The exhaust gas purification catalyst powder thus obtained is made into a slurry, and this slurry is applied to the inner wall surface of the catalyst honeycomb carrier, which is a refractory inorganic carrier, and is actually used in the form of a catalyst coat layer. Provided . Catalytic coat layer may include a plurality of kinds of exhaust gas purifying catalyst according to the present invention. The catalyst coat layer is not limited to a single layer, and may be composed of a plurality of layers having different catalyst component compositions. Further, an underlayer containing no catalyst exists under the catalyst coat layer. It may be. When it consists of multiple layers, it is necessary to provide at least one layer containing the catalyst according to the present invention. When the layer containing the catalyst according to the present invention is present in a plurality of layers, the metal species of the NOx absorbent in each layer may be the same or different.

  Hereinafter, the present invention will be specifically described based on examples.

Exhaust gas purification catalysts of Examples 1 to 8 and Comparative Examples 1 to 8 shown in Table 1 were prepared, and each was applied to the inner wall surface of the honeycomb carrier.

  The catalyst layer was a two-layer coat, the layer close to the space of the through-hole formed in the honeycomb carrier was the surface layer, and the side close to the base of the through-hole was the inner layer. Each Example and Comparative Example shown in Table 1 were produced as follows.

Example 1
Example 1 is an example in which the NOx absorbent contained in the first compound is Ba.

  A Ce-Zr-Ba composite oxide powder was impregnated with a predetermined amount of Pt so that the Pt support concentration was 0.5 wt%. The obtained powder was dried, calcined and pulverized in an air stream at 400 ° C. for 1 hour.

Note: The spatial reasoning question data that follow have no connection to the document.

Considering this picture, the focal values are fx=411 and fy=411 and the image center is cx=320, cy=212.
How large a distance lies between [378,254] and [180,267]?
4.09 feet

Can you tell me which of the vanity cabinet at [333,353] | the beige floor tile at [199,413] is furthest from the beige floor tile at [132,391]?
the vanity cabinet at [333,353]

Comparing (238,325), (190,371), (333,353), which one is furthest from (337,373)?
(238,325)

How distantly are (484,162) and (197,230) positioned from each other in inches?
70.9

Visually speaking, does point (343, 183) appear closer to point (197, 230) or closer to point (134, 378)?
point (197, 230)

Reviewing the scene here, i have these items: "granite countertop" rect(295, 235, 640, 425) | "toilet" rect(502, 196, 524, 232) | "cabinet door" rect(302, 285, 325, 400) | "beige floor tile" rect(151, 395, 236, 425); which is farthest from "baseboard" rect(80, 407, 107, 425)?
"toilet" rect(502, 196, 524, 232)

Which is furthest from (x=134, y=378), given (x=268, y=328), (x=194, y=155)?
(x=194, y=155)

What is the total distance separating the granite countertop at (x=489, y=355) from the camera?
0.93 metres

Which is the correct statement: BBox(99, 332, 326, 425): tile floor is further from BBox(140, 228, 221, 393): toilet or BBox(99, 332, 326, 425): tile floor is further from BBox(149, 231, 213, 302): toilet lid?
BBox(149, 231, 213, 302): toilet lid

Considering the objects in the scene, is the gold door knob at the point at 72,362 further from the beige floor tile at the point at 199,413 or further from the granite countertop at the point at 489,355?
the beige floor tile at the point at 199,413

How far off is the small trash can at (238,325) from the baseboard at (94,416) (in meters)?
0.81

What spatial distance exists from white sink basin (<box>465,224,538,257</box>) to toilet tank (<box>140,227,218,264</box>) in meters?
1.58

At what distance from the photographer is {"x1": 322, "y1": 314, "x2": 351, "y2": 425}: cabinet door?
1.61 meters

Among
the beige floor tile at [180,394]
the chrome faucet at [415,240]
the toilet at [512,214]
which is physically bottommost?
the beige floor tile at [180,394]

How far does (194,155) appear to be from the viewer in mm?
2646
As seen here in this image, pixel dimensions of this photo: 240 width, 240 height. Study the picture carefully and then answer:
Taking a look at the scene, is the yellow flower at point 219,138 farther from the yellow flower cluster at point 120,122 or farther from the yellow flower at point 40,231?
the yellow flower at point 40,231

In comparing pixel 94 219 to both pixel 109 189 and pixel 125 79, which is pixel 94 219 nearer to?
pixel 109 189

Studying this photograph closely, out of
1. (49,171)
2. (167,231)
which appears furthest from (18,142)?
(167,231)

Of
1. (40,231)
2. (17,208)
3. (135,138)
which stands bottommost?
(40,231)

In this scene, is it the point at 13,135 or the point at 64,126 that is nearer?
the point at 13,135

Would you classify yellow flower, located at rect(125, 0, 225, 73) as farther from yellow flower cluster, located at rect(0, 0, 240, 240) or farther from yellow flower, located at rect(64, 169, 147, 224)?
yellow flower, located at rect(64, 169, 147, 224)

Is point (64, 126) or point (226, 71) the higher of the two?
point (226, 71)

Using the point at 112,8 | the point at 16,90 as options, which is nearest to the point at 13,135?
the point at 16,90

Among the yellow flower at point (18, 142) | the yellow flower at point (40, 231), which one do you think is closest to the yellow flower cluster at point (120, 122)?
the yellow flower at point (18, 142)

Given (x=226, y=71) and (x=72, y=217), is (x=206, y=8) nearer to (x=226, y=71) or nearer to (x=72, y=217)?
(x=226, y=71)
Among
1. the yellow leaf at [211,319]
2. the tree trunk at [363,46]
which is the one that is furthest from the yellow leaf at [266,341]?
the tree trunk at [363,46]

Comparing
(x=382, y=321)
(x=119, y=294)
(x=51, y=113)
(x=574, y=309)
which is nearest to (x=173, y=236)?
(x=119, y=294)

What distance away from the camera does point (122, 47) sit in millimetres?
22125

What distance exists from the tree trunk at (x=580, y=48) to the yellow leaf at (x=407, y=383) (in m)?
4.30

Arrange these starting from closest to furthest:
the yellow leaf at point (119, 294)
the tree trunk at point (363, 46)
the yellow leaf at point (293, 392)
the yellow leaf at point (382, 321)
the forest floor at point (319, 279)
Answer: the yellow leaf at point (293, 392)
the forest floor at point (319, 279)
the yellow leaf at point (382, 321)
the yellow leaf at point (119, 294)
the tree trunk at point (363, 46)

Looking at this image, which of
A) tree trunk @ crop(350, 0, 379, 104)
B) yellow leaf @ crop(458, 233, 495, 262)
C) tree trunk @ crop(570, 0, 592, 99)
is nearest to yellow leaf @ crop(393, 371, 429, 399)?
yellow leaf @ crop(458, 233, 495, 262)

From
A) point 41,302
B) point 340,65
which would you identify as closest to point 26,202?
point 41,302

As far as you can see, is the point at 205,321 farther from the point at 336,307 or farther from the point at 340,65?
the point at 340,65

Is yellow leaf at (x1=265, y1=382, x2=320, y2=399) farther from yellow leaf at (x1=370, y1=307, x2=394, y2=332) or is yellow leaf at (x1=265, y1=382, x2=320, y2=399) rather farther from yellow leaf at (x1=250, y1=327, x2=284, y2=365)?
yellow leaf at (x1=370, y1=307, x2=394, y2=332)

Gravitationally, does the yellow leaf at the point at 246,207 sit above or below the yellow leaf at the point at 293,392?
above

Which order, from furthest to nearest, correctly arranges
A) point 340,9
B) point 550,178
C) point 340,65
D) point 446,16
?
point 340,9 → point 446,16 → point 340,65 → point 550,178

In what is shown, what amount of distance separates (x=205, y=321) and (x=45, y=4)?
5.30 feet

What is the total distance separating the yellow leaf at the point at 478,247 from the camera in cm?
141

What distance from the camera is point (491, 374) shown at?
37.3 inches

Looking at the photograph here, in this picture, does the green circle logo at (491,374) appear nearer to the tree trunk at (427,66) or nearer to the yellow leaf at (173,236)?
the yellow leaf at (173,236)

  Meanwhile, a slurry is prepared by mixing boehmite, nitric acid and pure water as the second compound raw material, and this slurry is mixed with the pulverized Pt-supported Ce-Zr-Ba composite oxide powder and stirred. Thus, a catalyst raw material slurry was obtained.

  The catalyst raw material slurry was dried and then calcined at 550 ° C. for 3 hours under an air stream to obtain Pt powder for the inner layer.

Separately, after impregnating and supporting a predetermined amount of Pt in the Ce-Zr-Ba composite oxide powder so that the Pt supporting concentration is 1 wt%, the same procedure as the above-described process for producing the Pt powder for the inner layer is performed. Pt powder for the surface layer was obtained. Also, as another surface layer catalyst powder, after impregnating and supporting La-containing ZrO ₂ powder so that the Rh loading concentration is 0.7 wt%, the same procedure as in the above-described process for producing the inner layer Pt powder is used. Rh powder was obtained.

  180 g of the above Pt powder for the inner layer, 25 g of boehmite, 20 g of 10% nitric acid, and 280 g of ion-exchanged water were put into a magnetic pot, and shaken and pulverized with alumina balls to obtain a catalyst slurry for the inner layer.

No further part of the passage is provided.